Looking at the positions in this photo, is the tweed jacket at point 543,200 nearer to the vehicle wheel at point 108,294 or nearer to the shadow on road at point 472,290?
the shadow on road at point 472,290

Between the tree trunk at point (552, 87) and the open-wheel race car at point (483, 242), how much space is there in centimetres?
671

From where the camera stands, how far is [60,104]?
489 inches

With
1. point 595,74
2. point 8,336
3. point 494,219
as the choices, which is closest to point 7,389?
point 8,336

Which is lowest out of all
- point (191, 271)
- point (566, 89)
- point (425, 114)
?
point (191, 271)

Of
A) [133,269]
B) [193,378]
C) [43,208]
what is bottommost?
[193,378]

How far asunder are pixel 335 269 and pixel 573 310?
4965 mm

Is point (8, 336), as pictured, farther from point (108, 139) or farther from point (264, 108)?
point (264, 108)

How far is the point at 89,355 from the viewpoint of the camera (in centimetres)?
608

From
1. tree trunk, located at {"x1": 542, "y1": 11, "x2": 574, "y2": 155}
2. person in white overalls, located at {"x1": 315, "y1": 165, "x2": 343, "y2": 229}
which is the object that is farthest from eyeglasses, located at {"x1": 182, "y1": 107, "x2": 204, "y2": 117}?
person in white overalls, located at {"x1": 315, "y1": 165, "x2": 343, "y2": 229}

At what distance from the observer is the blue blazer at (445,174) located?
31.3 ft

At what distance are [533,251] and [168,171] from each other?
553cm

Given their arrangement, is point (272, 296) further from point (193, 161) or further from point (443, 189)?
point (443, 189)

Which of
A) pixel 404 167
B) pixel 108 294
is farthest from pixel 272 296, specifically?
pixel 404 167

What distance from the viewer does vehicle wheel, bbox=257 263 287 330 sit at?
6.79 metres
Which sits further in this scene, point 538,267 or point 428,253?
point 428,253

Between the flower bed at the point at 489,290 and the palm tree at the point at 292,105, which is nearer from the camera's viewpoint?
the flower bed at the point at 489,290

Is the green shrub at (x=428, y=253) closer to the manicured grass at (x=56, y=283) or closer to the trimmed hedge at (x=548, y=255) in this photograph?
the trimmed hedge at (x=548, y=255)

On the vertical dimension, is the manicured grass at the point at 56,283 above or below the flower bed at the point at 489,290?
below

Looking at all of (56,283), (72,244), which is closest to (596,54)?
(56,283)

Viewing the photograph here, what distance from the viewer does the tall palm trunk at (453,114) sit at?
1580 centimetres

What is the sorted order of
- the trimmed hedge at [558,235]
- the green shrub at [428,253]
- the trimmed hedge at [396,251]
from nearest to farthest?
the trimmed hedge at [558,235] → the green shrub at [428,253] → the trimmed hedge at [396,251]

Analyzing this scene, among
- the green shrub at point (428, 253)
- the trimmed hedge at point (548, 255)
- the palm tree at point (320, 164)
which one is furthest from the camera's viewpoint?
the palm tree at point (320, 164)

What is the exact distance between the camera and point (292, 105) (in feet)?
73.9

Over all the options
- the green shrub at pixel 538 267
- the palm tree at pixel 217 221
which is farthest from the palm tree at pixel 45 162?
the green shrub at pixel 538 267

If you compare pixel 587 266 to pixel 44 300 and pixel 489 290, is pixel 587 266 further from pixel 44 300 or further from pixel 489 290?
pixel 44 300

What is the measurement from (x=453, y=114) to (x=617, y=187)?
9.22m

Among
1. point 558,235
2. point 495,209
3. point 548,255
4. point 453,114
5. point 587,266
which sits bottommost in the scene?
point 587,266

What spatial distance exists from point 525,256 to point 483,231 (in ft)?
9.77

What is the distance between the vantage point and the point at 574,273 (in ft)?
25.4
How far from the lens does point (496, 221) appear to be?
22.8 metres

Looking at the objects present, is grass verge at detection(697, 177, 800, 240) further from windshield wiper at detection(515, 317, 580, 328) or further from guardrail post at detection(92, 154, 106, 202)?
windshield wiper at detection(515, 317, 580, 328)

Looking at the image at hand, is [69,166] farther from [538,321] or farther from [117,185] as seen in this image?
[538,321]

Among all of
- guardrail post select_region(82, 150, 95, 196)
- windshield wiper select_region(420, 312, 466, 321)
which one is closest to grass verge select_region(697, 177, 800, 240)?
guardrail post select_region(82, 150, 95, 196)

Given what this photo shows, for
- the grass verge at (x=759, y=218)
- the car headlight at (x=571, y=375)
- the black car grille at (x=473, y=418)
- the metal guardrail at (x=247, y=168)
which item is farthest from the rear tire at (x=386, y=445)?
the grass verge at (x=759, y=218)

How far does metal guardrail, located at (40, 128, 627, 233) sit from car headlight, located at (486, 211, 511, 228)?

▸ Given problem: Print every record above exactly as written.

▸ Correct answer:
Looking at the positions in this photo, is the tweed jacket at point 543,200 nearer to the vehicle wheel at point 108,294 or nearer to the shadow on road at point 472,290?
the shadow on road at point 472,290

Between the tree trunk at point (552, 87) and the open-wheel race car at point (483, 242), how much space is there in centimetres?
671

From where the camera stands, how far is [60,104]?
489 inches

With
1. point 595,74
2. point 8,336
3. point 494,219
as the choices, which is closest to point 7,389?
point 8,336

Which is lowest out of all
- point (191, 271)
- point (566, 89)
- point (425, 114)
?
point (191, 271)

Of
A) [133,269]
B) [193,378]
C) [43,208]
what is bottommost?
[193,378]

How far asunder are pixel 335 269 and pixel 573 310?
4965 mm

Is point (8, 336), as pictured, farther from point (108, 139) or farther from point (264, 108)?
point (264, 108)

How far is the point at 89,355 from the viewpoint of the camera (in centimetres)?
608

From
1. tree trunk, located at {"x1": 542, "y1": 11, "x2": 574, "y2": 155}
2. person in white overalls, located at {"x1": 315, "y1": 165, "x2": 343, "y2": 229}
which is the object that is farthest from eyeglasses, located at {"x1": 182, "y1": 107, "x2": 204, "y2": 117}?
person in white overalls, located at {"x1": 315, "y1": 165, "x2": 343, "y2": 229}

At what distance from the observer is the blue blazer at (445,174) located?
31.3 ft

At what distance are [533,251] and [168,171] from each other?
553cm

Given their arrangement, is point (272, 296) further from point (193, 161) or further from point (443, 189)?
point (443, 189)

Which of
A) pixel 404 167
B) pixel 108 294
is farthest from pixel 272 296, specifically?
pixel 404 167

What distance from the viewer does vehicle wheel, bbox=257 263 287 330 sit at?
6.79 metres
Which sits further in this scene, point 538,267 or point 428,253?
point 428,253

Between the flower bed at the point at 489,290 and the palm tree at the point at 292,105, which is nearer from the camera's viewpoint?
the flower bed at the point at 489,290

Is the green shrub at (x=428, y=253) closer to the manicured grass at (x=56, y=283) or closer to the trimmed hedge at (x=548, y=255) in this photograph?
the trimmed hedge at (x=548, y=255)

On the vertical dimension, is the manicured grass at the point at 56,283 above or below the flower bed at the point at 489,290?
below

Looking at all of (56,283), (72,244), which is closest to (596,54)?
(56,283)

Viewing the photograph here, what distance from the viewer does the tall palm trunk at (453,114) sit at?
1580 centimetres

What is the sorted order of
- the trimmed hedge at [558,235]
- the green shrub at [428,253]
- the trimmed hedge at [396,251]
from nearest to farthest?
the trimmed hedge at [558,235] → the green shrub at [428,253] → the trimmed hedge at [396,251]

Analyzing this scene, among
- the green shrub at point (428, 253)
- the trimmed hedge at point (548, 255)
- the palm tree at point (320, 164)
which one is furthest from the camera's viewpoint?
the palm tree at point (320, 164)

What is the exact distance between the camera and point (292, 105) (in feet)?
73.9

Over all the options
- the green shrub at pixel 538 267
- the palm tree at pixel 217 221
which is farthest from the palm tree at pixel 45 162?
the green shrub at pixel 538 267

If you compare pixel 587 266 to pixel 44 300 and pixel 489 290, is pixel 587 266 further from pixel 44 300 or further from pixel 489 290?
pixel 44 300

What is the measurement from (x=453, y=114) to (x=617, y=187)?
9.22m

Among
1. point 558,235
2. point 495,209
3. point 548,255
4. point 453,114
5. point 587,266
which sits bottommost in the scene?
point 587,266

What spatial distance exists from point 525,256 to point 483,231 (in ft)?
9.77

What is the distance between the vantage point and the point at 574,273 (in ft)?
25.4
How far from the lens does point (496, 221) appear to be?
22.8 metres

Looking at the objects present, is grass verge at detection(697, 177, 800, 240) further from windshield wiper at detection(515, 317, 580, 328) or further from guardrail post at detection(92, 154, 106, 202)?
windshield wiper at detection(515, 317, 580, 328)

Looking at the image at hand, is [69,166] farther from [538,321] or farther from [117,185] as seen in this image?
[538,321]

Among all of
- guardrail post select_region(82, 150, 95, 196)
- windshield wiper select_region(420, 312, 466, 321)
which one is closest to grass verge select_region(697, 177, 800, 240)?
guardrail post select_region(82, 150, 95, 196)

Given what this photo shows, for
- the grass verge at (x=759, y=218)
- the car headlight at (x=571, y=375)
- the black car grille at (x=473, y=418)
- the metal guardrail at (x=247, y=168)
which item is farthest from the rear tire at (x=386, y=445)?
the grass verge at (x=759, y=218)

How far does metal guardrail, located at (40, 128, 627, 233) sit from car headlight, located at (486, 211, 511, 228)?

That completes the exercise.